The Audit Committee of the Board of Directors of the Company has fully understood and reviewed PwC Zhongtian's professional competence, investor protection ability, independence and integrity status, and believes that the auditors involved in the audit have the professional knowledge and relevant professional certificates required for the implementation of the audit work, have the qualifications to engage in securities-related business, can follow the independent, objective and impartial professional standards in the process of practice, objectively, fairly and fairly reflect the company's financial situation and operating results, and effectively perform the duties of the audit institution. Agreed to propose to the Board the appointment of PwC Zhongtian as the auditor of the Company's 2021 financial reporting and internal controls.
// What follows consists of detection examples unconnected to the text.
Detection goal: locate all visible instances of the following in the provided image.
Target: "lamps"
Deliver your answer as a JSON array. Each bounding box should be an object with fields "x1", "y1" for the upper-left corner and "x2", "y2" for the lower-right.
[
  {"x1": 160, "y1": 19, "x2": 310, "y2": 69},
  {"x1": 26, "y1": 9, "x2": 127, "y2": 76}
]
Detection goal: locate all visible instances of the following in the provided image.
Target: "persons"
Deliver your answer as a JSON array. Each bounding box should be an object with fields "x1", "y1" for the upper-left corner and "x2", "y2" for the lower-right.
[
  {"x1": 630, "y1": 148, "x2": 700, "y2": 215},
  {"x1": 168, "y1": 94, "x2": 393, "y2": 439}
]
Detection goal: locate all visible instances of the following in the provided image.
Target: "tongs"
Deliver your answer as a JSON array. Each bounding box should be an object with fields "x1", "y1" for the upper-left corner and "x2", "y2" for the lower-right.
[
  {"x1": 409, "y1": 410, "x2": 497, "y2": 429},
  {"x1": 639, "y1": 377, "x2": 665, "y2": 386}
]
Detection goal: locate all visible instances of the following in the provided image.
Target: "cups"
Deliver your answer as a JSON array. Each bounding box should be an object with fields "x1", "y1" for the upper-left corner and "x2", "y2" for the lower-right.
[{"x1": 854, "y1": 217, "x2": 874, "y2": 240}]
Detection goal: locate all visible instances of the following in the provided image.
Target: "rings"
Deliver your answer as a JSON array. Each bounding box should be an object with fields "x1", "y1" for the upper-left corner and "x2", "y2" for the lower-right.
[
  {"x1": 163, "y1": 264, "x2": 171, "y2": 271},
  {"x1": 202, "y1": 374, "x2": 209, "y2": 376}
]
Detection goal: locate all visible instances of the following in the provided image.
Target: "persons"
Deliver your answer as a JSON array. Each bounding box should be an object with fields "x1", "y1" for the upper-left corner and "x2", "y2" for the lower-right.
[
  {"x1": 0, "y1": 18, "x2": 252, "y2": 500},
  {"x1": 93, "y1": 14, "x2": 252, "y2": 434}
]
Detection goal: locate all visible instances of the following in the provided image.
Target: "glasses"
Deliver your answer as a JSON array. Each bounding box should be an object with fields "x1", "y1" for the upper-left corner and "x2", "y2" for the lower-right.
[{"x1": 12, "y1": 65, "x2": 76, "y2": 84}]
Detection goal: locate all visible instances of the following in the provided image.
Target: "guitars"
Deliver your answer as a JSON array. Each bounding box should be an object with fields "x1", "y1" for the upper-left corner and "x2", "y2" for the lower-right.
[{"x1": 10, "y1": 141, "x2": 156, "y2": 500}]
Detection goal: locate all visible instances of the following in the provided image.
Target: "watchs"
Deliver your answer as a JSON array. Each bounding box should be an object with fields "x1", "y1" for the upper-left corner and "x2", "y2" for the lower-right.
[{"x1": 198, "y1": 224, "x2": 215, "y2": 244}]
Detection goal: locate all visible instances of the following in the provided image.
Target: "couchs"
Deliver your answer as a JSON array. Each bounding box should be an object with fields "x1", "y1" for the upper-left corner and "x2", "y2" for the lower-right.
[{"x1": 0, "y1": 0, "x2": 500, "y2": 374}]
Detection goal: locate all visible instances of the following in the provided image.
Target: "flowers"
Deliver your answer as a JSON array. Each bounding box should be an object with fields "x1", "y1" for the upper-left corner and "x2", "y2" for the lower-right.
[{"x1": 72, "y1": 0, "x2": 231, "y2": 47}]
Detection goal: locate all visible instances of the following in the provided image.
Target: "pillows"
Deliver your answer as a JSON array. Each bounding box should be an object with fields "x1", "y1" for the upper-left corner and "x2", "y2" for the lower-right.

It also agreed to submit the proposal to the Board of Directors for consideration.

2. The independent directors' prior approval and independent opinion on the appointment of the accounting firm

The independent directors issued a prior approval opinion on the appointment of the accounting firm: PwC Zhongtian has the experience and ability to provide audit services for listed companies, can meet the company's 2021 corporate audit requirements, and agrees to submit the "Proposal on Rehiring the Company's Auditor" to the eighth meeting of the company's fourth board of directors for consideration.

The independent directors of the Company expressed an independent opinion on the proposal to appoint an accounting firm: the independent directors of the Company unanimously believed that PwC Zhongtian has the qualifications of performing securities and futures-related business audits approved by the Ministry of Finance and the China Securities Regulatory Commission, has many years of ability and experience in providing audit services for listed companies, can evaluate the company's financial situation and internal control situation independently, objectively and impartially, and can meet the requirements of the company's 2021 annual financial report and internal control audit work. Moreover, the deliberation procedure for the re-appointment of the accounting firm complies with the provisions of the Company Law and other laws and regulations, normative documents and the Articles of Association of the Company, and there is no harm to the interests of the company and its shareholders, especially the interests of small and medium-sized shareholders. Agreed to appoint PwC Zhongtian as the Company's 2021 annual auditor and submit it to the General Meeting of Shareholders for consideration.

3. Opinion of the Board of Directors

The Company held the eighth meeting of the fourth session of the Board of Directors on April 26, 2021, deliberated and passed the "Proposal on Re-appointment of the Company's Auditor", and all the Directors unanimously agreed to appoint PricewaterhouseCoopers Zhongtian Certified Public Accountants (Special General Partnership) as the auditor of the Company's 2021 annual financial reports and internal control.

4. The appointment of an accounting firm is subject to the deliberation of the company's general meeting of shareholders and shall take effect from the date of deliberation and approval by the company's general meeting of shareholders.